腎臓はどんな働きを
している臓器?
腎臓の働きを大きく分けると
- 老廃物の排泄
- 血圧、水分の調節
- 酸・アルカリ、カリウムの調節
- 赤血球の産生
- 骨ミネラルの調節
があります。
- 腎臓は血液を濾過して老廃物を尿として体の外へ排出します。また、体に必要なものは再吸収し、体内に留める働きをしています。
腎臓の働きが悪くなると尿が出なくなり、老廃物などが体に蓄積し尿毒症になるおそれがあります。 - 腎臓は、塩分と水分の排出量をコントロールすることによって体液量と血圧を調整しています。腎臓が悪くなると体液量の調節がうまくいかないため、体のむくみにつながります。血圧が高いときは、塩分と水分の排出量を増加させることで血圧を下げ、血圧が低いときは、塩分と水分の排出量を減少させ、血圧を維持するホルモンを分泌し、血圧を上げます。
腎臓と血圧は密接に関係し、腎臓の働きの低下によって高血圧になることもあります。
また、高血圧症は腎臓に負担をかけ、腎臓の働きを悪化させることもあります。 - 腎臓は体のpH(酸性・アルカリ性)の調整をしています。
腎臓が悪くなると血液が酸性にかたよっていき、体の不調をきたしたり、血液のカリウム値が高くなったりします。カリウム値が高くなりすぎると不整脈を起こすことがあり危険です。余分なカリウムの排泄も腎臓が行っているので、腎臓が悪くなるとカリウムが高くなりやすくなり、食事療法(カリウム制限)やカリウムを減らす薬が必要になることがあります。 - 腎臓は血液をつくる役割も担っています。
血液(赤血球)は骨髄の中にある細胞が、腎臓から出るホルモン(エリスロポエチン)の刺激を受けてつくられます。腎臓の働きが悪くなると、このホルモンが出てこなくなってしまうため、血液が十分につくられず貧血になることがあります。 - 腎臓は骨の育成にも関係します。
骨の発育には複数の臓器が関わっています。その中でも腎臓は、カルシウムを体内に吸収させるのに必要な活性型ビタミンDをつくっています。
腎臓の働きが悪くなると活性型ビタミンDが低下し、カルシウムが吸収されなくなって骨が弱くなるなどの症状が出てくるおそれがあります。また本来は骨になるべきカルシウムが血管にくっついて動脈硬化を悪化させます。
腎臓が悪くなるってどんな状態?
腎臓は体内環境を一定の状態に保つため、24時間休まず稼働します。その働きが徐々に機能しなくなるのが腎臓病です。腎臓病になる経緯はさまざまですが、原因が何にせよ腎機能が慢性的に低下すると、最悪の場合、いわゆる腎不全に陥ってしまいます。腎不全とは、腎機能が低下することによって、腎臓が十分に働けなくなった状態で、老廃物が蓄積すると尿毒症になります。尿毒症になると食欲低下や疲れやすさなどが出現し、最終的には意識がもうろうとします。

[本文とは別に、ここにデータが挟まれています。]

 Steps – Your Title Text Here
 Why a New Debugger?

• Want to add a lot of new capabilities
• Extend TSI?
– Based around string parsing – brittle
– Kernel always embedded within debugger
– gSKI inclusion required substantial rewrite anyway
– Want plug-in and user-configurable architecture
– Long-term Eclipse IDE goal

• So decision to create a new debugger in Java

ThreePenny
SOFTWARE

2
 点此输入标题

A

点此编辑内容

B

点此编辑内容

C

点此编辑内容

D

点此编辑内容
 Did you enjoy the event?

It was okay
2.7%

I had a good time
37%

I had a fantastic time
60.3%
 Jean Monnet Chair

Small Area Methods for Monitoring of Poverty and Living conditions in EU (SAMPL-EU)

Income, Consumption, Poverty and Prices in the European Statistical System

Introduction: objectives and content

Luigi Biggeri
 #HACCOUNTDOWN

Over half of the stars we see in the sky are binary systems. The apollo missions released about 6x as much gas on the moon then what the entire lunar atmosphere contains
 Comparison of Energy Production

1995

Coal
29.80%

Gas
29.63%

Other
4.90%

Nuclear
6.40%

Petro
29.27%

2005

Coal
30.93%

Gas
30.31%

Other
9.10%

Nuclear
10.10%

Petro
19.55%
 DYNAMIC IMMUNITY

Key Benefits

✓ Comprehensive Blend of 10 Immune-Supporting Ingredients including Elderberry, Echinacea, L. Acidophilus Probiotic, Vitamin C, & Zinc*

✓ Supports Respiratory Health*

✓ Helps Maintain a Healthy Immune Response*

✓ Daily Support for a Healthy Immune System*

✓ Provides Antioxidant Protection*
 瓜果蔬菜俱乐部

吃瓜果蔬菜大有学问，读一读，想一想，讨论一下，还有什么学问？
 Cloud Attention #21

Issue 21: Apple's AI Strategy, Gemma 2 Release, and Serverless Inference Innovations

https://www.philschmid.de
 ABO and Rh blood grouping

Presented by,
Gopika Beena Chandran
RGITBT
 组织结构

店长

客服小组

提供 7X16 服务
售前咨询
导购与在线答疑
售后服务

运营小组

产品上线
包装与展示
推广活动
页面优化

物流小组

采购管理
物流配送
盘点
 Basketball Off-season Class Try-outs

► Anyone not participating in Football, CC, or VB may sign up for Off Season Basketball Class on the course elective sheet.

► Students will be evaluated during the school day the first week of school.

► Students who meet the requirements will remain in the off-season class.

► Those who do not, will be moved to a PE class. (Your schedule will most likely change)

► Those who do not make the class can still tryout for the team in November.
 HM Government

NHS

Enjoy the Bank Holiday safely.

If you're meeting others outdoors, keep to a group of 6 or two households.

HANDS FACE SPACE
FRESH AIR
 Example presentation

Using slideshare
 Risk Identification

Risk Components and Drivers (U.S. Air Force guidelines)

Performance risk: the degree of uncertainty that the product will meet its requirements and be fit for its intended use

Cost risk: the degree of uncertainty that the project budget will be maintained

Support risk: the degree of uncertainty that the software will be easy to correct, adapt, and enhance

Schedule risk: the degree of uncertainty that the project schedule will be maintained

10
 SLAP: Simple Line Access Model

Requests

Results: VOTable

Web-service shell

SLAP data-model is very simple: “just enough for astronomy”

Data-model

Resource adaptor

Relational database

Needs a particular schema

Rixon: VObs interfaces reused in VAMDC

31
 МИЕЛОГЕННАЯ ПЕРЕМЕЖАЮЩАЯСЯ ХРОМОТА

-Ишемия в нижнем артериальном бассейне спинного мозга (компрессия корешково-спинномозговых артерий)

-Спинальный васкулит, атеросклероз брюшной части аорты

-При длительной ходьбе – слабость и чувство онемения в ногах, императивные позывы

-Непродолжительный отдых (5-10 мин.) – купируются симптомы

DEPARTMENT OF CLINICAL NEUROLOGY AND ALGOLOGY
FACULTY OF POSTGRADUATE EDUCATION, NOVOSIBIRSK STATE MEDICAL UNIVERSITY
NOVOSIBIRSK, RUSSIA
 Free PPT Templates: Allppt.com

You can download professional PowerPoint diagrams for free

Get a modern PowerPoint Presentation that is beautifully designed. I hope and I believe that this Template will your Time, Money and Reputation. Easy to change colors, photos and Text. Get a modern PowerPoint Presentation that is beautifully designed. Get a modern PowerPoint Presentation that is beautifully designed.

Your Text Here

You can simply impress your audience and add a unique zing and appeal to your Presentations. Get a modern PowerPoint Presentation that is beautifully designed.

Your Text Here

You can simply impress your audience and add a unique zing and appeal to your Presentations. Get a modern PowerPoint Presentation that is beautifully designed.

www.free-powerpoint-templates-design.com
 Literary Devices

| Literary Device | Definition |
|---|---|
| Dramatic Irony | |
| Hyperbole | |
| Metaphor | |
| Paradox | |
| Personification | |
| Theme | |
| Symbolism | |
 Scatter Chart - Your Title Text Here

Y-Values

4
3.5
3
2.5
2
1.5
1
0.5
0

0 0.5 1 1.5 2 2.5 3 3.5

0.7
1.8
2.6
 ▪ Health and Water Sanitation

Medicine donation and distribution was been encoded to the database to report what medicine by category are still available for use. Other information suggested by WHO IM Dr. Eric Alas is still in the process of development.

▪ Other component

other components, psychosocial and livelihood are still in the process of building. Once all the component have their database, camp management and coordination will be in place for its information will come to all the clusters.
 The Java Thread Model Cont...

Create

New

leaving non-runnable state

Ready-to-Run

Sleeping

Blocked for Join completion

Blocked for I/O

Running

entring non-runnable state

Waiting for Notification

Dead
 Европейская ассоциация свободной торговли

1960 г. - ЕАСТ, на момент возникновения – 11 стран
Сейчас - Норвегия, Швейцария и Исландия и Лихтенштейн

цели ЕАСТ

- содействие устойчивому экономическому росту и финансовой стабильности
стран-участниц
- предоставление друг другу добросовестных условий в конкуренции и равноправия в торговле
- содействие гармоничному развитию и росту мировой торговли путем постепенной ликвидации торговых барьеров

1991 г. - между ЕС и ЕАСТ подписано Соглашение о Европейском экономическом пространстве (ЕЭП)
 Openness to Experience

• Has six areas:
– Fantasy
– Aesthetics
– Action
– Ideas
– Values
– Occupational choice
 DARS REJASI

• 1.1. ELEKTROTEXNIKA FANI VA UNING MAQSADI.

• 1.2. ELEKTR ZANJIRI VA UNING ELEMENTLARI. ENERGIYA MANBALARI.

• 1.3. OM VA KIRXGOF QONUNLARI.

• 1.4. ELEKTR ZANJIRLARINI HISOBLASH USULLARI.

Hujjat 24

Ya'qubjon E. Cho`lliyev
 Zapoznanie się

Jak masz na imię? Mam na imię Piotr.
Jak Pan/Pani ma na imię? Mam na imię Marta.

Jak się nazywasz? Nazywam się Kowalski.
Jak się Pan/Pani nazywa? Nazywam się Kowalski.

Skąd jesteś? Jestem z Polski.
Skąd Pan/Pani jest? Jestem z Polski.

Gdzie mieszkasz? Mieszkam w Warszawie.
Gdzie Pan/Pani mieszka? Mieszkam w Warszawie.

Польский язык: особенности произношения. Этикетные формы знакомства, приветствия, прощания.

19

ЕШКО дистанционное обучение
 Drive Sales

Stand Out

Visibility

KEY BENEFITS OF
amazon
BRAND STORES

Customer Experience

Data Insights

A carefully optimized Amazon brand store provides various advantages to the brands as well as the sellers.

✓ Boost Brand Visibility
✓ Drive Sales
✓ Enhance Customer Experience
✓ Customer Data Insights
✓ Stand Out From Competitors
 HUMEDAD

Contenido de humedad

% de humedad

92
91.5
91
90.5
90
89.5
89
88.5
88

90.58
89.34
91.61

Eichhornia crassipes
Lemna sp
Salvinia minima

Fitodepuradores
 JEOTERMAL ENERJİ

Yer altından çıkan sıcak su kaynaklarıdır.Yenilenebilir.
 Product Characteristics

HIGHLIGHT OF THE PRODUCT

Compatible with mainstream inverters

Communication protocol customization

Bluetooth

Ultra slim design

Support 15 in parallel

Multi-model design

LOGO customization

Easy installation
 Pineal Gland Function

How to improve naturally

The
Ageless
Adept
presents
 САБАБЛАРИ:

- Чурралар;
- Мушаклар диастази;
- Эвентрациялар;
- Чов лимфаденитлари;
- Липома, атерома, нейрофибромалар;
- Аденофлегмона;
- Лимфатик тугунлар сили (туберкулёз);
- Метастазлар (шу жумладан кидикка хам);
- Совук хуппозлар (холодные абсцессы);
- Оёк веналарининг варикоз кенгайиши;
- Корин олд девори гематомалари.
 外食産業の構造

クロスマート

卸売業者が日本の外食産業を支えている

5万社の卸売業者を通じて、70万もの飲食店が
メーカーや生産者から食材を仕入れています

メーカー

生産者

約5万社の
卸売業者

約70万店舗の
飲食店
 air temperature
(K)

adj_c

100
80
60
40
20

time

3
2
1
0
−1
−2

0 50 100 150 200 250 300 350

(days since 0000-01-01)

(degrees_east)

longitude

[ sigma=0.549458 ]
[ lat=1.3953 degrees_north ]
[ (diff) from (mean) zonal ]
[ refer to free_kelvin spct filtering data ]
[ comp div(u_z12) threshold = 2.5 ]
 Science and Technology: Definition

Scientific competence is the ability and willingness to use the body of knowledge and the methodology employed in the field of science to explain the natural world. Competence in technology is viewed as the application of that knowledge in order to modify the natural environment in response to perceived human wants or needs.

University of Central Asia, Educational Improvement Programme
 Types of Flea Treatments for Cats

また、単に腎不全になるだけでなく、腎機能の低下は心臓や脳の血管障害などを起こし、死亡のリスクも高めます。慢性腎臓病は初期の自覚症状がないため腎機能の約8割を失うまで体調に異変をきたすことがなく、医療機関を受診した際には症状が進行していることが多いです。医療が進んだ現在でも、慢性腎臓病の進行を完全に止めることは難しく、末期腎不全となり、透析導入となることもあります。
どのような時に受診すべき?
尿の異変は自分で見つけやすい腎臓病のサインとなります。
健康な時の尿の色は薄い黄色で、水分摂取が多いほど無色に近く、脱水状態の時は黄褐色になります。また、1日の尿量は1~1.5Lが目安です。日常生活に大きな変化がないにも関わらず、尿の色や排尿量に変化があったら注意が必要です。
尿の主な異常は以下となります。
血尿
目で見える血尿もあれば、検査をして尿に血が混じっている事がわかることもあります。
たんぱく尿
尿の中にたんぱく質が含まれている状態をいいます。
尿の泡立ちがなかなか消えない場合はたんぱく尿の可能性もあります。
膿尿
尿に白血球が混じると白っぽく濁ることがあります。
尿に異変があるだけで初期症状はほとんどないため、定期的な健康診断を受診して、尿や血圧の検査を受けることが大切です。
尿検査では、たんぱく質や血液が尿に漏れ出ていないかを、血液検査では血清クレアチニン値で、腎臓の働きを数値的に確認することができます。
ここで異常がみられた場合には、超音波や腹部CTによる画像診断で腎臓の形や大きさ、合併症(腫瘍や結石など)を調べたり、腎臓の組織を顕微鏡で検査する腎生検で、より詳しく診断していきます。